Data entries:
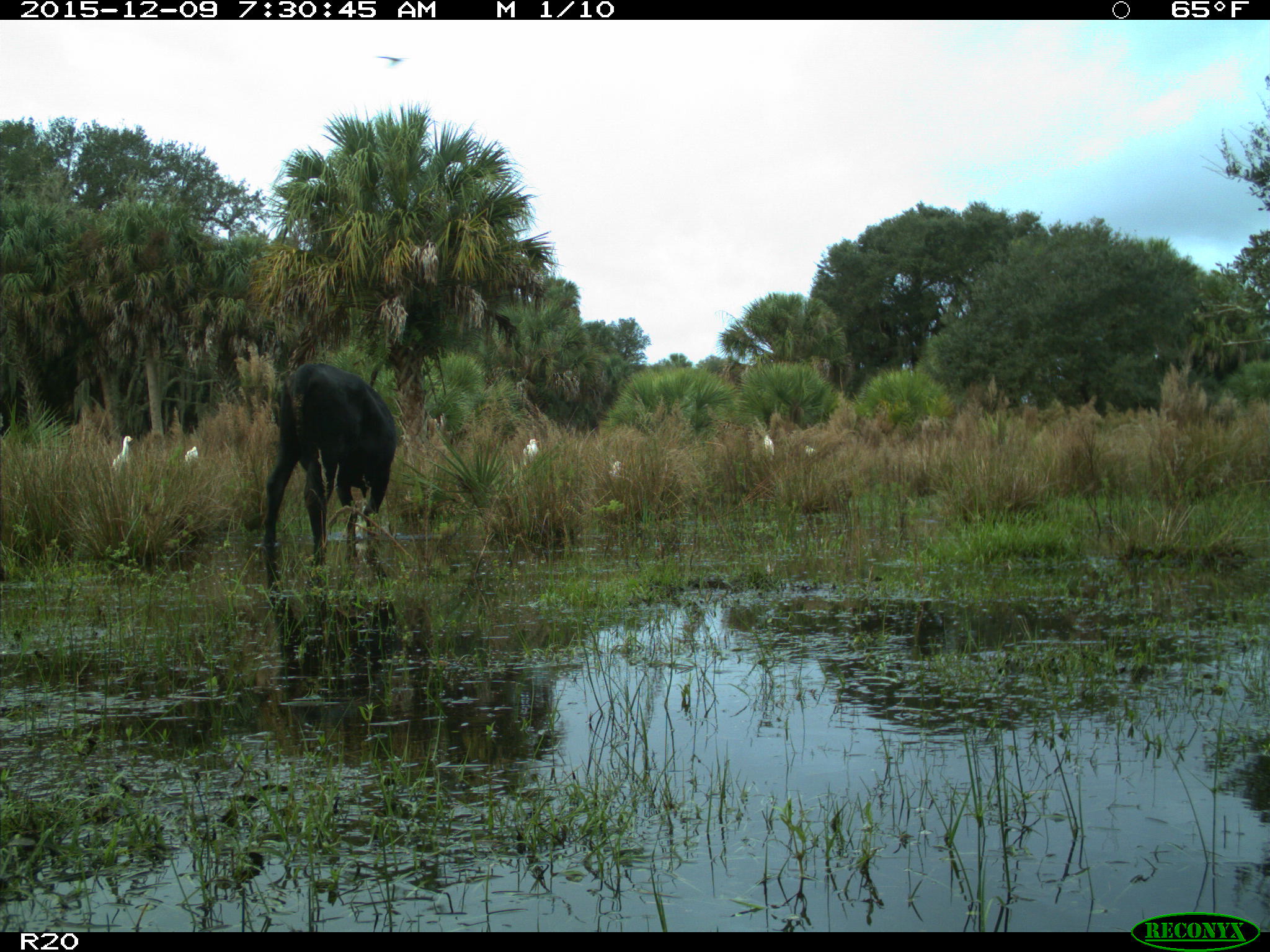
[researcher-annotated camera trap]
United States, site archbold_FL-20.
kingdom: Animalia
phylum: Chordata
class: Mammalia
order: Artiodactyla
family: Bovidae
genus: Bos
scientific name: Bos taurus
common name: domestic cow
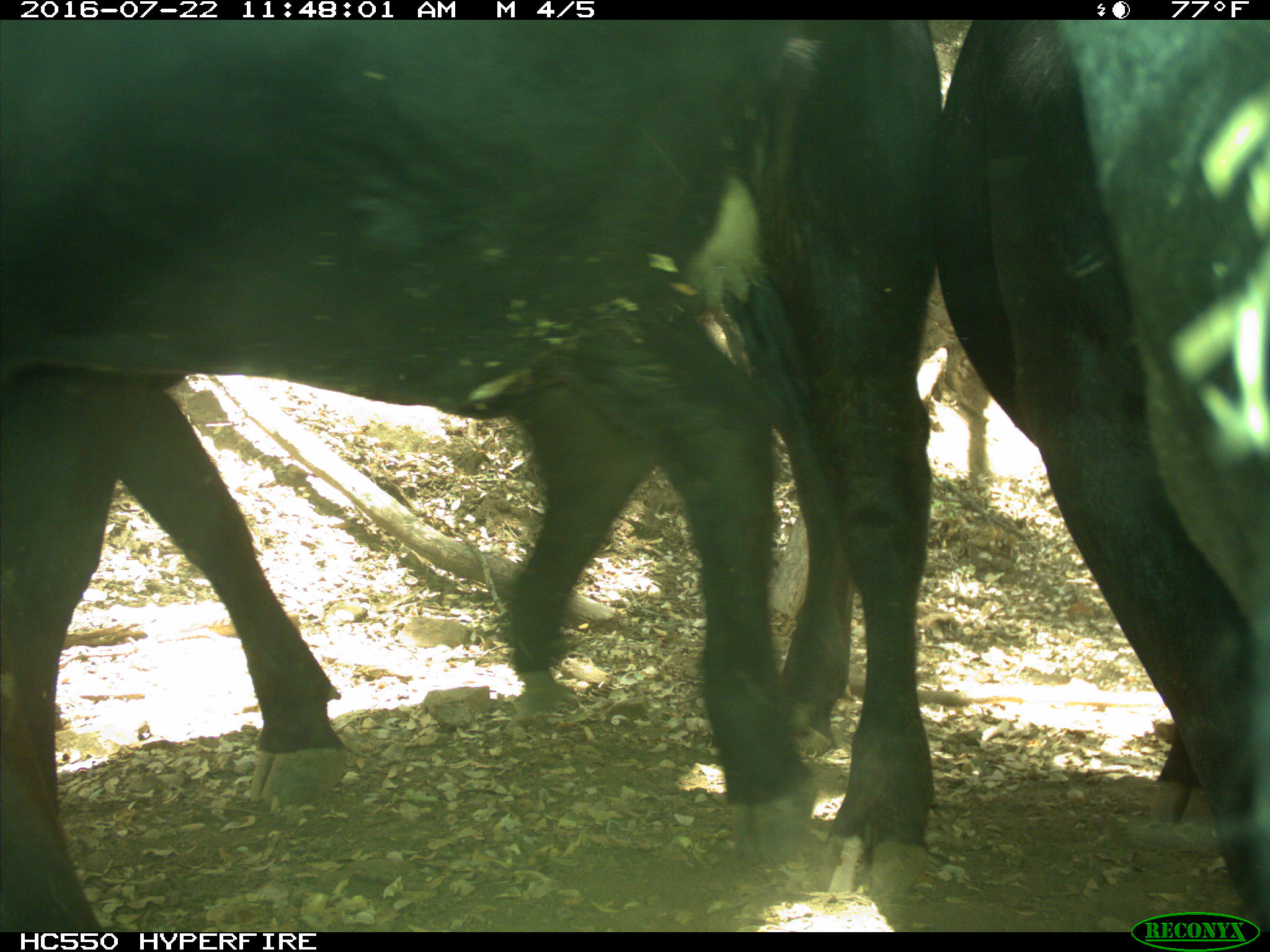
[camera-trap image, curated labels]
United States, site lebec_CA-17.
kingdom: Animalia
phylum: Chordata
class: Mammalia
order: Artiodactyla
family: Bovidae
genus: Bos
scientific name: Bos taurus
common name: domestic cow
Bos taurus (domestic cow).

• _YOUR GOAL_:
Hand back all the entries exactly, leaving out the pictures.

• _PROBLEM SOLUTION_:
[researcher-annotated camera trap]
United States, site archbold_FL-20.
kingdom: Animalia
phylum: Chordata
class: Mammalia
order: Artiodactyla
family: Bovidae
genus: Bos
scientific name: Bos taurus
common name: domestic cow
[camera-trap image, curated labels]
United States, site lebec_CA-17.
kingdom: Animalia
phylum: Chordata
class: Mammalia
order: Artiodactyla
family: Bovidae
genus: Bos
scientific name: Bos taurus
common name: domestic cow
Bos taurus (domestic cow).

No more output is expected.